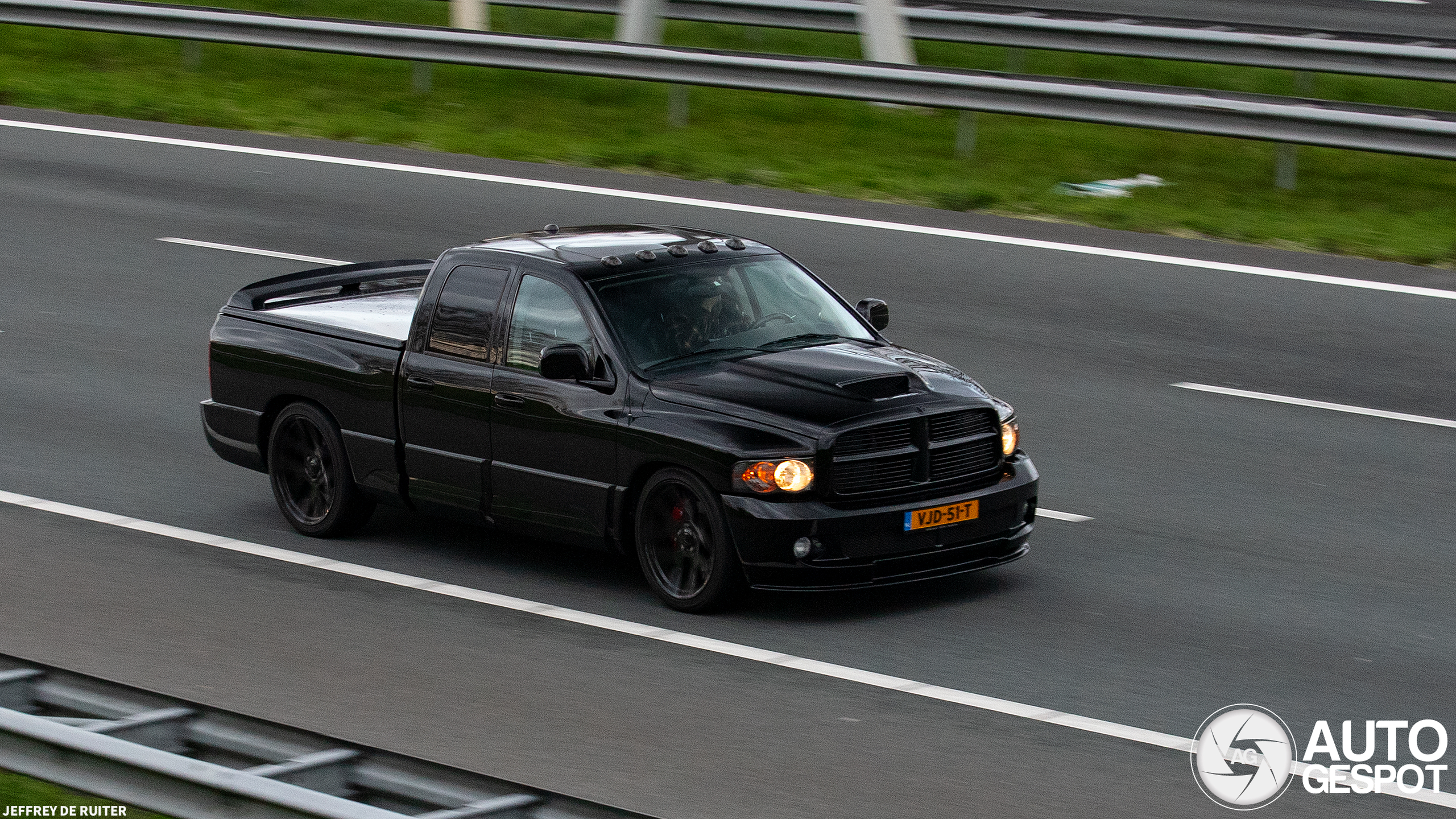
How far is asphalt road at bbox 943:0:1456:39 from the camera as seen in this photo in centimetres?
2689

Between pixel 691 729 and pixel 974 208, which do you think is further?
pixel 974 208

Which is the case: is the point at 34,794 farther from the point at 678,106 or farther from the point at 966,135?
the point at 678,106

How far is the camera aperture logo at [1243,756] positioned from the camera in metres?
6.88

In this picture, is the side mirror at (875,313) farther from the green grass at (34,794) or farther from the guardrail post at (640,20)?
the guardrail post at (640,20)

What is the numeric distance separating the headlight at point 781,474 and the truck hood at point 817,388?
156 millimetres

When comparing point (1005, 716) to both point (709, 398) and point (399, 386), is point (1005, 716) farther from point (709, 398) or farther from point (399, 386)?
point (399, 386)

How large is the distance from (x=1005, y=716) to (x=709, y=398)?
2.12 meters

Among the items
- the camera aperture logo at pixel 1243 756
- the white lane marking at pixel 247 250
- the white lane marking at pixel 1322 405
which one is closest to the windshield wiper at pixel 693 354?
the camera aperture logo at pixel 1243 756

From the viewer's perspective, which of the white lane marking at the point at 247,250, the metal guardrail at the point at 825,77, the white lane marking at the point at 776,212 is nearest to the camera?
the white lane marking at the point at 776,212

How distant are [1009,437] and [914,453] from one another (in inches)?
27.3

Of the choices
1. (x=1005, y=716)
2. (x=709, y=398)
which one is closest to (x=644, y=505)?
(x=709, y=398)

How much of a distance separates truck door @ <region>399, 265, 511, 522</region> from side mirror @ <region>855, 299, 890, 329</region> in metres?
1.86

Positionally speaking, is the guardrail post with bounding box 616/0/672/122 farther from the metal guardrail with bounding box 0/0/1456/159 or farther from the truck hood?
the truck hood

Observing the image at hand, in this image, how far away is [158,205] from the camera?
18.3 metres
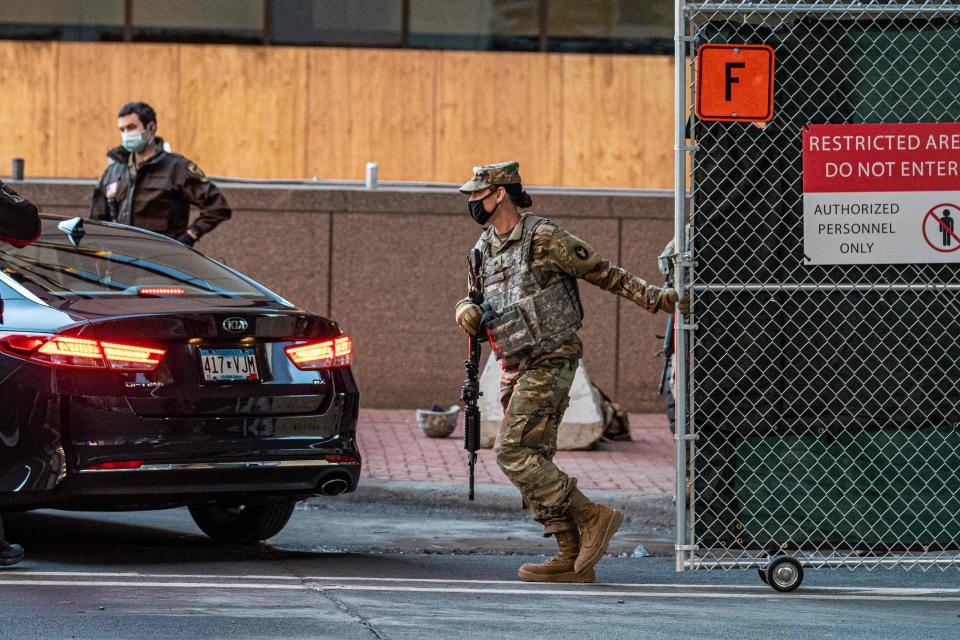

.....

*Exercise description*. Copy every line of the records above word for word, leaving out the pictures.

*Result below*.
How far is asphalt road at bbox 943:0:1456:39 from the camera as seen in this photo in centimetres?
2689

Between pixel 691 729 and pixel 974 208, which do you think is further?
pixel 974 208

Which is the case: is the point at 34,794 farther from the point at 678,106 or farther from the point at 966,135?
the point at 678,106

How far is the camera aperture logo at [1243,756] positioned from the camera in metres?
6.88

In this picture, is the side mirror at (875,313) farther from the green grass at (34,794) or farther from the guardrail post at (640,20)?
the guardrail post at (640,20)

What is the numeric distance separating the headlight at point 781,474 and the truck hood at point 817,388?
156 millimetres

When comparing point (1005, 716) to both point (709, 398) and point (399, 386), is point (1005, 716) farther from point (709, 398) or farther from point (399, 386)?
point (399, 386)

How large is the distance from (x=1005, y=716) to (x=709, y=398)?
2.12 meters

Among the items
- the camera aperture logo at pixel 1243 756
- the white lane marking at pixel 247 250
- the white lane marking at pixel 1322 405
which one is closest to the windshield wiper at pixel 693 354?
the camera aperture logo at pixel 1243 756

From the viewer's perspective, which of the white lane marking at the point at 247,250, the metal guardrail at the point at 825,77, the white lane marking at the point at 776,212 is nearest to the camera?
the white lane marking at the point at 776,212

How distant are [1009,437] and [914,453] from one another (in inches)?
27.3

Of the choices
1. (x=1005, y=716)
2. (x=709, y=398)
which one is closest to (x=644, y=505)?
(x=709, y=398)

How much of a distance separates truck door @ <region>399, 265, 511, 522</region> from side mirror @ <region>855, 299, 890, 329</region> in metres?
1.86

Positionally speaking, is the guardrail post with bounding box 616/0/672/122 farther from the metal guardrail with bounding box 0/0/1456/159 or farther from the truck hood?
the truck hood

Observing the image at hand, in this image, how far away is [158,205] from the camera?
18.3 metres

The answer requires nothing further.